Als hinkender Vergleich: Ich höre ja auch nicht in diesem Moment auf zu leben, nur weil mir gerade bewusst wird, dass mein Leben irgendwann sowieso enden wird. Dementsprechend verneine ich auch nicht das Spielen eines Spiels, nur weil es mich irgendwann oder sofort beim Spielen enttäuschen könnte. Das ist kein zielführender Ansatz, wenn man ihn als alleinigen Faktor nimmt. Wenn darüber hinaus andere Faktoren dazu kommen (bspw. Spiel ist möglicherweise sehr schlecht und auch noch sehr teuer und entspricht sowieso nicht meinem Geschmack), mag die Entscheidung bei beidem anders aussehen.
Aber selbst wenn die Steuerung und das Pferd Probleme macht (hat es bei mir - noch - nicht), würde das was effektiv am grundsätzlichen Spielspaß ändern? Das kann bei der einen oder anderen Person, die entweder nach Gründen sucht oder sehr pedantisch in der Bewertung ist, sicher sein. Bei mir ist das selbst erst problematisch, wenn das Spiel dadurch unspielbar wird. Wenn nicht, bin ich vielleicht durch die lange Gamer-Karriere sehr leidenserprobt. Obwohl gerade die von KhornedBeef angesprochene Gothic-Reihe sicherlich ein Bug-Fest war, habe ich jede Menge Spaß mit der Reihe gehabt. Obwohl das Game of Thrones-Spiel, in dem man Mors und Alester spielt, eine furchtbare Steuerung hatte und bis zu den ersten Patches unspielbar war, weil man keine Rüstung anlegen konnte und ohne Rüstung nicht überleben konnte, habe ich es danach wieder aufgenommen und habe das Spiel in positiver Erinnerung (offiziell hat es mittelmäßige Bewertungen).

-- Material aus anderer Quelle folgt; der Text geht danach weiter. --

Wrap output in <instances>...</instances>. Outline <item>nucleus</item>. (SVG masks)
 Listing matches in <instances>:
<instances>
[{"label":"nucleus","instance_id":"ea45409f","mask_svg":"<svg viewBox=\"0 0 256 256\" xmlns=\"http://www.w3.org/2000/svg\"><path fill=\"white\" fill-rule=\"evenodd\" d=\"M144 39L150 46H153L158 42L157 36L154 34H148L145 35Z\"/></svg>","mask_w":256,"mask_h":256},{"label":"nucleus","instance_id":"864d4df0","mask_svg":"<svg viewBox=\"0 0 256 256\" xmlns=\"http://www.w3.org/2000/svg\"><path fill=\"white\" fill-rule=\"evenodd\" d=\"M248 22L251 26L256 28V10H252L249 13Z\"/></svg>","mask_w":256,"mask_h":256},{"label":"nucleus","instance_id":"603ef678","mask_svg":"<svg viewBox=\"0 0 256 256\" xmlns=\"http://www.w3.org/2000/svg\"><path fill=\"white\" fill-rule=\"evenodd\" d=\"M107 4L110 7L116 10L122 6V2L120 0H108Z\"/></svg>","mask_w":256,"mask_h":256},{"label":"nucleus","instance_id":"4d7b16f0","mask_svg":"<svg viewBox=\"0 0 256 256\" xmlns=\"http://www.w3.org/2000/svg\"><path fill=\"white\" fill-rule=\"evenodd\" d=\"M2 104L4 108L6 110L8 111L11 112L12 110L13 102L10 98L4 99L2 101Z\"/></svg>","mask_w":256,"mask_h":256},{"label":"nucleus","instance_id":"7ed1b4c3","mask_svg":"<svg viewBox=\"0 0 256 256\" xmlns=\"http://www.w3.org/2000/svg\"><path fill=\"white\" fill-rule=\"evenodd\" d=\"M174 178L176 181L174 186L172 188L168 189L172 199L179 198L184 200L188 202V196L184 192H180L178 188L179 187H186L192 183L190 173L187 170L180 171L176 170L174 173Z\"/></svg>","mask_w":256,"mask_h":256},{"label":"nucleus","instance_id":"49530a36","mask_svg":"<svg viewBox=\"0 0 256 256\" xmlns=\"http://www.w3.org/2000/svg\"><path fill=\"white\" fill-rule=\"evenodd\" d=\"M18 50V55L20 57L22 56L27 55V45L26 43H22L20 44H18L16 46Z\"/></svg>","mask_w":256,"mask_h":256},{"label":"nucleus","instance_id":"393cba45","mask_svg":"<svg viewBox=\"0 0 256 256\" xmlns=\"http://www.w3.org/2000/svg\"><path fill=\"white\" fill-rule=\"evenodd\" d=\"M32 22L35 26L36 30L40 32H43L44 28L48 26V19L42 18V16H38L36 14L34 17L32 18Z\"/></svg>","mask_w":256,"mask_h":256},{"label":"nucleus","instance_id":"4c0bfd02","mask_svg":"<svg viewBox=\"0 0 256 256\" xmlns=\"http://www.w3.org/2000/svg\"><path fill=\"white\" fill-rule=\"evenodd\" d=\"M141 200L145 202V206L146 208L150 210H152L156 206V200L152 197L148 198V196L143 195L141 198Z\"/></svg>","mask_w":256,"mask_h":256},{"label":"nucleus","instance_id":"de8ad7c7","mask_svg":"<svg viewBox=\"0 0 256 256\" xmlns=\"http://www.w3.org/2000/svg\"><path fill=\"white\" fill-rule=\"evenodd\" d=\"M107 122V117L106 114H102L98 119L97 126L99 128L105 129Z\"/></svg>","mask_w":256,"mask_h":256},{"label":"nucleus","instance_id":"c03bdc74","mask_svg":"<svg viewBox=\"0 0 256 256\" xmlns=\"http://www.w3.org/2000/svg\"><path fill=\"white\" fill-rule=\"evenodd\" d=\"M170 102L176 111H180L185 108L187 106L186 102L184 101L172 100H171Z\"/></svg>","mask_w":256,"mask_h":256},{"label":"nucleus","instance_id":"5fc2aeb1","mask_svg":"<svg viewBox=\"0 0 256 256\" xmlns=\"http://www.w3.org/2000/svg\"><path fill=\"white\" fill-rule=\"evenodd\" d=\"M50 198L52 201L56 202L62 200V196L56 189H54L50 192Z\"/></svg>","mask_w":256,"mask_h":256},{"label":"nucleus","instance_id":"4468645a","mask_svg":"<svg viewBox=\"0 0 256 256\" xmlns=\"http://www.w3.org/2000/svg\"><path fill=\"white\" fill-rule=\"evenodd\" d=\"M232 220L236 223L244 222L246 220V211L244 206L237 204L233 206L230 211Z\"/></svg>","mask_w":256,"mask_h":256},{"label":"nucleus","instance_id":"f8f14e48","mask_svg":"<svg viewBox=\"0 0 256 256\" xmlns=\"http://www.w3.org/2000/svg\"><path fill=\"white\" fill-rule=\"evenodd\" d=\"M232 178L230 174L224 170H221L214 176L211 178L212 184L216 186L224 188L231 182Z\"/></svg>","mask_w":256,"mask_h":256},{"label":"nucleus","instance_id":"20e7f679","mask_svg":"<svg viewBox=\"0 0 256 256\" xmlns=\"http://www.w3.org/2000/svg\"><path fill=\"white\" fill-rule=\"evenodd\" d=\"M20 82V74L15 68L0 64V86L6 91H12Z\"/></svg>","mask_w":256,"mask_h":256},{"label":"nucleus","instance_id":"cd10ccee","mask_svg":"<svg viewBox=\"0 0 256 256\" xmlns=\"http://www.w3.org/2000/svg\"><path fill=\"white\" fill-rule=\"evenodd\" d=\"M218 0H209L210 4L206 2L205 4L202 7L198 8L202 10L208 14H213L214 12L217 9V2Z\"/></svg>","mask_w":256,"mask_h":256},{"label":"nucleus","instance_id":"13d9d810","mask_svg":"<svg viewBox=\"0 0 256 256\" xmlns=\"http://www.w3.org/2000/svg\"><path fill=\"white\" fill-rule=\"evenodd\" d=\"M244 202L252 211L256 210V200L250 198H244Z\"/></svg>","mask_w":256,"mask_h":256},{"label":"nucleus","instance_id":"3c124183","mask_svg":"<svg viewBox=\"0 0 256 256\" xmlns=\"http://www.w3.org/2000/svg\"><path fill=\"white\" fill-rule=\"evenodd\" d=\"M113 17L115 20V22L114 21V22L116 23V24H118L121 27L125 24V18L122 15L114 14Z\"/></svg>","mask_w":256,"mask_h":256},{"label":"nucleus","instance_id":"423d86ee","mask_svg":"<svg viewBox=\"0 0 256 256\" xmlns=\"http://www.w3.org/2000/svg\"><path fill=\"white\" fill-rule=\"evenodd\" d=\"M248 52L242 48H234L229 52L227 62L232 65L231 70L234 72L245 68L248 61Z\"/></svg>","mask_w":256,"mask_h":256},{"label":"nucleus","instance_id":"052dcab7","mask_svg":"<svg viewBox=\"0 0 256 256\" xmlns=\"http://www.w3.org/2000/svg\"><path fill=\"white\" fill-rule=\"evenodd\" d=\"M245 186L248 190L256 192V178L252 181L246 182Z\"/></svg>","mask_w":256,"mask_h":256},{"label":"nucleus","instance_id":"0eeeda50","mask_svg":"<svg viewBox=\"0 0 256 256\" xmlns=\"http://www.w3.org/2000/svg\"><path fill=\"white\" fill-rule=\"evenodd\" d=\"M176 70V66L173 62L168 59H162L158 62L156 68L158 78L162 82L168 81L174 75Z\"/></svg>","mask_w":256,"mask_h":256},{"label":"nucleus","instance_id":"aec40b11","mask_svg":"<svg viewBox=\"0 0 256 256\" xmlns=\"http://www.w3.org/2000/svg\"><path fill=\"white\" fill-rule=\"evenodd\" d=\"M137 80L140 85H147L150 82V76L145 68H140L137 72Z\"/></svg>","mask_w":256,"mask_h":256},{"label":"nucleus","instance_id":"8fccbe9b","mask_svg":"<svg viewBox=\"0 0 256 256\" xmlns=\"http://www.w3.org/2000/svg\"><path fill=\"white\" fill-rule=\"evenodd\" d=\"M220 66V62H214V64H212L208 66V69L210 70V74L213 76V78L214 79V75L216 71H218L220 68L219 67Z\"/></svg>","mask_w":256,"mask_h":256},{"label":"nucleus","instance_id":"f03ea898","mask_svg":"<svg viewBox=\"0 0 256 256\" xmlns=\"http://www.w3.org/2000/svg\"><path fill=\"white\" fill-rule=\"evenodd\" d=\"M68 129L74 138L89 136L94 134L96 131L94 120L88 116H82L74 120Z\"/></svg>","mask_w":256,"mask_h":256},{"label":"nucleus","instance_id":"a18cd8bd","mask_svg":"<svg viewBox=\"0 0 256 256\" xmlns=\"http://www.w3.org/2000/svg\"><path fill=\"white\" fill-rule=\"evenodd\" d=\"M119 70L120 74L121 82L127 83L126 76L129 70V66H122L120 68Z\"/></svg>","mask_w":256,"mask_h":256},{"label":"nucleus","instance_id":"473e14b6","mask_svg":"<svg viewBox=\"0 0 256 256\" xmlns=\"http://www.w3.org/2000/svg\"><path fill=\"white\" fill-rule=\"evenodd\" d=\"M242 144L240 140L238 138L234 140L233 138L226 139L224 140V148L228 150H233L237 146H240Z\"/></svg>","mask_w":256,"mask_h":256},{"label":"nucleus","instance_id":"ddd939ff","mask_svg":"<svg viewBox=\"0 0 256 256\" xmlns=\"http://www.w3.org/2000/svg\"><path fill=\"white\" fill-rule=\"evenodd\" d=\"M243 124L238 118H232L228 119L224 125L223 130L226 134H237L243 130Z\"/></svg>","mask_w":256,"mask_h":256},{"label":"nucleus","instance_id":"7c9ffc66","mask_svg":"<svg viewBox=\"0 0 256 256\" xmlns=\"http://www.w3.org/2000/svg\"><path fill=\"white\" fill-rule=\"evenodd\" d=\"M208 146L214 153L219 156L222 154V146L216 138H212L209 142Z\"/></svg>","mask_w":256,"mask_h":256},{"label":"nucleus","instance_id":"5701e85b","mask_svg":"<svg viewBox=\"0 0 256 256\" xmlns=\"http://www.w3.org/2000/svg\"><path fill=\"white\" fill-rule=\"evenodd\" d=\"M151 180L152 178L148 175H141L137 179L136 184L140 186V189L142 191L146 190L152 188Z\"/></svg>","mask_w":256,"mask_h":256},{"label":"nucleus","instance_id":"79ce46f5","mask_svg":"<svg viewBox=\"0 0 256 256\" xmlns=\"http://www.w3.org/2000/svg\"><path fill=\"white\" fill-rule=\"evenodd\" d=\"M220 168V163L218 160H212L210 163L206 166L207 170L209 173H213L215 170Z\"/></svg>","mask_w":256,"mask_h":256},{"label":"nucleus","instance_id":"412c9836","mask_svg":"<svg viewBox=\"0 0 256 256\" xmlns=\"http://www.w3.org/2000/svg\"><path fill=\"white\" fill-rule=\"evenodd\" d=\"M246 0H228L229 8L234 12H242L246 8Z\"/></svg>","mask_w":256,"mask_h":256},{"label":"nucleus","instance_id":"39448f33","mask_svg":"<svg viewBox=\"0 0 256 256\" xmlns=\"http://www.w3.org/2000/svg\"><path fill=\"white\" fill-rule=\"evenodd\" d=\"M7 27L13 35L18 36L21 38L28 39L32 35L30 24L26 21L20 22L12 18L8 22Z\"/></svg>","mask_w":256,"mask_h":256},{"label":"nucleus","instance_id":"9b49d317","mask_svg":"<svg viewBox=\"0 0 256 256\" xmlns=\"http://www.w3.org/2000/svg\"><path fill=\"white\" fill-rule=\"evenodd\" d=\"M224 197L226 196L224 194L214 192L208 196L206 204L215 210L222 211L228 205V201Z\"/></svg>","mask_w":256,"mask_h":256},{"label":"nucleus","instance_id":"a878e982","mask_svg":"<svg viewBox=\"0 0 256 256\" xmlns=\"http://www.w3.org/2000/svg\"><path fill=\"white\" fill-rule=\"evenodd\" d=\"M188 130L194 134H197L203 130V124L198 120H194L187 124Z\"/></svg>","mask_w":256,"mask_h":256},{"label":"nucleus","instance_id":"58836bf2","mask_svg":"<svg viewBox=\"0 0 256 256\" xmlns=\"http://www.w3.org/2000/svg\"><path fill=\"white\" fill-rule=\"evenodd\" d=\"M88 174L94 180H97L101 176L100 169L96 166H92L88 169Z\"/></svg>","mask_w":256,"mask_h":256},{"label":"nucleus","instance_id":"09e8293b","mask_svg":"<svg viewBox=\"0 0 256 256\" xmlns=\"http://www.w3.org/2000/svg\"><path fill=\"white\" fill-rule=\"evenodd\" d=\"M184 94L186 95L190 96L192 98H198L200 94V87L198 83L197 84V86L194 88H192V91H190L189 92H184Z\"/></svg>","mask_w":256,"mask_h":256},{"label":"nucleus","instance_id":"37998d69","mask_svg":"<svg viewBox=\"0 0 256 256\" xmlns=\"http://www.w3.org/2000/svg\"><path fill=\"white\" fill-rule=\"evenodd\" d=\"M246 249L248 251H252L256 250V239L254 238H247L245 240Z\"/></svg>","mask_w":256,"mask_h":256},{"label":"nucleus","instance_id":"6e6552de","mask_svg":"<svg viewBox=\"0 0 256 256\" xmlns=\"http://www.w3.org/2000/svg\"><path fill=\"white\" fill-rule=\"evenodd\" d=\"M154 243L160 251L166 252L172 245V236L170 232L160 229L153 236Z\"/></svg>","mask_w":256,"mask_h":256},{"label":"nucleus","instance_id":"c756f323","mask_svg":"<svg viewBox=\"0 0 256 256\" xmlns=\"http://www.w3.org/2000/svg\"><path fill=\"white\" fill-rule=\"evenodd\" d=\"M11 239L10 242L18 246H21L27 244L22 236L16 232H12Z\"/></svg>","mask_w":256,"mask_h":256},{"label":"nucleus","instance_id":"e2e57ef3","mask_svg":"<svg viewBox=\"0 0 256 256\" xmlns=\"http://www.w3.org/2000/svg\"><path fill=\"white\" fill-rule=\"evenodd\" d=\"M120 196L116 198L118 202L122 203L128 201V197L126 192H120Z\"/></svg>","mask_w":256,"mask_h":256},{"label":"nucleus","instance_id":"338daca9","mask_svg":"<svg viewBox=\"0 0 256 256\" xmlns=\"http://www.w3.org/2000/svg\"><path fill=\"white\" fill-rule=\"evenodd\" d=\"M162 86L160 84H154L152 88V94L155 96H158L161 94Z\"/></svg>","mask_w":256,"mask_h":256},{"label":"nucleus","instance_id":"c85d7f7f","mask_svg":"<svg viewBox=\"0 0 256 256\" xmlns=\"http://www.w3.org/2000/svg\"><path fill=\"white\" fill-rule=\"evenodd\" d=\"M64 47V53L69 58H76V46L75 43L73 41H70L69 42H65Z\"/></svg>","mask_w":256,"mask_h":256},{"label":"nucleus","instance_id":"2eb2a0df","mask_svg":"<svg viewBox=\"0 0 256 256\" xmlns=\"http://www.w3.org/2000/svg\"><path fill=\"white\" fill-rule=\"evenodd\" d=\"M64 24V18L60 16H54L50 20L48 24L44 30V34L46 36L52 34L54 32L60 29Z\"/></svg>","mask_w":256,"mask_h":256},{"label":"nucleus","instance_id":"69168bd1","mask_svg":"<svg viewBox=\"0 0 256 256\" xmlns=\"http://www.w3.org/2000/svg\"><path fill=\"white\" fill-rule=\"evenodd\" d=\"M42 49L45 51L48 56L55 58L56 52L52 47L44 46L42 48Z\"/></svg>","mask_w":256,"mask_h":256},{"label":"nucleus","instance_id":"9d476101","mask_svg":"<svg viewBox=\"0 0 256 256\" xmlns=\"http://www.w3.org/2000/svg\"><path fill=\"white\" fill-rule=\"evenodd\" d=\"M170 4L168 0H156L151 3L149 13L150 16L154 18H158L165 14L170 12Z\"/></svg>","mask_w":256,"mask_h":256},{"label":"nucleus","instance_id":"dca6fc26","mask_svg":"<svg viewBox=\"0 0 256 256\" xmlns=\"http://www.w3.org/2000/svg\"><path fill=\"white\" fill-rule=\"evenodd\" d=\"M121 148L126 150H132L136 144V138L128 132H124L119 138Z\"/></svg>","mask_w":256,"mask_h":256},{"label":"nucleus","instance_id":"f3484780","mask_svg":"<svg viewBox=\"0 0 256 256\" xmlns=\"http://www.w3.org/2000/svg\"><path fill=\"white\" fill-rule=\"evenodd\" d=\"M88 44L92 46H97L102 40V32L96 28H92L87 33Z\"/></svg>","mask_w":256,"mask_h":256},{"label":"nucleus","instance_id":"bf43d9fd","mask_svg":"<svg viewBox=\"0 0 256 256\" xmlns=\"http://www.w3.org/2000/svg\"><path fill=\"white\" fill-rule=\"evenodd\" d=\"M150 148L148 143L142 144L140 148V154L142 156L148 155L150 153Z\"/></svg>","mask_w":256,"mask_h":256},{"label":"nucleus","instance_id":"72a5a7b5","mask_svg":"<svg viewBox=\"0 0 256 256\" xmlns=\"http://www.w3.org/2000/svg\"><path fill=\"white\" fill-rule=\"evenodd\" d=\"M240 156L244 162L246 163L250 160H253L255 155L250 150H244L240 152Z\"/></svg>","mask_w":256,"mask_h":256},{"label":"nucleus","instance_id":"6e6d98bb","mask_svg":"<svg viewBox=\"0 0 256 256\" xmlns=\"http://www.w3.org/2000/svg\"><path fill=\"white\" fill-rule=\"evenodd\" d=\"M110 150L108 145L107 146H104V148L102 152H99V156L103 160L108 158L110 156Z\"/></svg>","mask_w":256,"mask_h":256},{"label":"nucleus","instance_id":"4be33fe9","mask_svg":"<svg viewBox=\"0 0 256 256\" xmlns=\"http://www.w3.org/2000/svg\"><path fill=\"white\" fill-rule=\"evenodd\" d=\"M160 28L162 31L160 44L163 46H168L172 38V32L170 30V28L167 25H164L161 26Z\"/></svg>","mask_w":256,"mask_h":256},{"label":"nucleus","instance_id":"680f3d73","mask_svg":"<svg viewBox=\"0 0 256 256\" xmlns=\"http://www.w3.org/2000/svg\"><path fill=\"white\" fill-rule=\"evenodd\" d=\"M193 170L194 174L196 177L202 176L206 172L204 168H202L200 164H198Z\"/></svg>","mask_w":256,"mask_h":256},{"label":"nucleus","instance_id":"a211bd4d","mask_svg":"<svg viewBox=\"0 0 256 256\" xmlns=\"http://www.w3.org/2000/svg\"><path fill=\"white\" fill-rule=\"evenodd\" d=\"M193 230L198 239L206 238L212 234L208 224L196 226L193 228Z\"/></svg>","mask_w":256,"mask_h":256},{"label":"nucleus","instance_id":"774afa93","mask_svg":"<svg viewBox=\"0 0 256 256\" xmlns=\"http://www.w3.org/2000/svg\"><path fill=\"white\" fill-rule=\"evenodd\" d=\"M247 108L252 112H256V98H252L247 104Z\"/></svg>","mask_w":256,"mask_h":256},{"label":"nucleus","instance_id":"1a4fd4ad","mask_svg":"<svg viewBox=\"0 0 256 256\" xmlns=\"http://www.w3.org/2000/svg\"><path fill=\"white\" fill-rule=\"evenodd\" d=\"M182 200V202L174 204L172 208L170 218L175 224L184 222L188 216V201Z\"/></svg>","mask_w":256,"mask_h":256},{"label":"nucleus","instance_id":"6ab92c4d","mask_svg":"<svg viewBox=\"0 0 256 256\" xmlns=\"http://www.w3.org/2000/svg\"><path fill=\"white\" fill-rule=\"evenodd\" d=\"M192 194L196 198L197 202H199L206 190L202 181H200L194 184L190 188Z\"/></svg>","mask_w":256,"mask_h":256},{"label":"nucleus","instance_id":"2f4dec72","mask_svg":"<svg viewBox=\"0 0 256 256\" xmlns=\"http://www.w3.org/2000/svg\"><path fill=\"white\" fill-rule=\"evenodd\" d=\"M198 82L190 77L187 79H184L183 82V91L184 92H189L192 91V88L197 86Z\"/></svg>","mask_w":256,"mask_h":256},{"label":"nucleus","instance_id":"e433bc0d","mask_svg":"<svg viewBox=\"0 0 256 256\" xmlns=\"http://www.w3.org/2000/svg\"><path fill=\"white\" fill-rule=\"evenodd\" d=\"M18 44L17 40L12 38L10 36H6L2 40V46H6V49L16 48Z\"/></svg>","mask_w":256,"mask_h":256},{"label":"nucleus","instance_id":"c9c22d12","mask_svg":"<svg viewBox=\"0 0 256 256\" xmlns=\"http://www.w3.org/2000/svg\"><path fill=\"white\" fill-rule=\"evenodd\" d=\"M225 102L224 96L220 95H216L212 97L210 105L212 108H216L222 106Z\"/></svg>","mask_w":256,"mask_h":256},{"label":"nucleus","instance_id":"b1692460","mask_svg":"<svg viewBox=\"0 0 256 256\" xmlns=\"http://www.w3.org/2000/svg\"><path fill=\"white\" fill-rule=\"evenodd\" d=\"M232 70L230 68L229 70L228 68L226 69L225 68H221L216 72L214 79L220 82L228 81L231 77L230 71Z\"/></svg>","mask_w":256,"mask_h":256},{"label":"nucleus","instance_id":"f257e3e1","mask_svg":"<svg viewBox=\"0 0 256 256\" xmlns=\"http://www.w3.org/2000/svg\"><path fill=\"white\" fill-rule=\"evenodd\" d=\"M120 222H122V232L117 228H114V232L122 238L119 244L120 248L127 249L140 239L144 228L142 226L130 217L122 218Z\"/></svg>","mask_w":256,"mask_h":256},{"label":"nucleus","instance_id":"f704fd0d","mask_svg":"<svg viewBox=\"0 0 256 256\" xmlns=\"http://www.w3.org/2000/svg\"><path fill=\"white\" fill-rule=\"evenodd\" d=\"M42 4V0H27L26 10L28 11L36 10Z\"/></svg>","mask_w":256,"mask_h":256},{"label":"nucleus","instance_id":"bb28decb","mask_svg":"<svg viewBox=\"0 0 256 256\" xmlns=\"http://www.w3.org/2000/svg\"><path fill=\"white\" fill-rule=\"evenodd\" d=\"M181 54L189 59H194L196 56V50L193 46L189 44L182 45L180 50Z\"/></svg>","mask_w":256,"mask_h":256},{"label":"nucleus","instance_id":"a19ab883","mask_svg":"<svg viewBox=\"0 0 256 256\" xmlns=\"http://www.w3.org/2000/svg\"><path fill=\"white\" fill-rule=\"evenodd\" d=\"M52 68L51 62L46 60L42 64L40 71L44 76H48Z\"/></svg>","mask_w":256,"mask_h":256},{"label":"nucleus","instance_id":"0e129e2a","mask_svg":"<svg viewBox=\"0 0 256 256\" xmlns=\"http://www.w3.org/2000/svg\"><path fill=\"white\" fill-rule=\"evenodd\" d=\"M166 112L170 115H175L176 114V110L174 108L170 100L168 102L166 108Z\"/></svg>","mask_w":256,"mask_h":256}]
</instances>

Sind also diese unabsichtlichen Ecken und Kanten grundsätzlich problematisch? Das kommt sehr darauf an, ob ich einem Spiel sowieso schon überkritisch oder meinetwegen nur kritisch gegenübertreten will; ob ich mit hohen oder gar überzogenen Erwartungen an so ein Spiel herangehe; ob ich den Frust oder Gewohnheiten aus ähnlichen Spielen mit rüberbringen kann/muss/will oder nicht.
Und ich glaube, dass sich darin ein Gros des Bewertungsspektrums bewegen wird. Ein Teil wird die RDR-Teile hochloben, weil Rockstar Games in dem Bereich sowieso für solide bis herausragende Spiele berühmt sind, andere werden es genau deswegen verurteilen, weil sie deswegen mehr vom selben wähnen. Manche beschäftigen sich mit den tatsächlichen Entwicklungen und feiern deswegen die Weiterentwicklung, bei anderen brechen selbst diese neuen cineastisch-atmosphärischen Entwicklungen mit den Erwartungen und sie verurteilen den Part.
Am Ende ist es wohl immer im Zweifel eine Einzelfallprüfung durch den Einzelnen. Der Rest ist nur eine Abwägung zwischen tatsächlich objektiven Beobachtungen und den daraus entstehenden Rezensionen, einem Wust an Darstellungen des eigenen Geschmacks und der daraus entstehenden Rezensionen (die sind sicher die Mehrzahl), und eben der eigenen grundsätzlichen Haltung und des eigenen Spielgeschmackes. Das soll nicht relativieren, dass es allgemein gute Spiele gibt, auf die sich ein Gros einigen kann. Aber es ändert nichts daran, dass man immer alle Meinungen daran und darin entdecken kann und wird.
Davon unbelassen: Wer die Euronen über hat oder auf eine Vergünstigung des Spiels warten mag, sollte sich ruhig an RDR2 probieren und schauen, ob seine Sorgen berechtigt sind oder ob das Spiel ihm nicht doch zumindest groben Spielspaß bringt.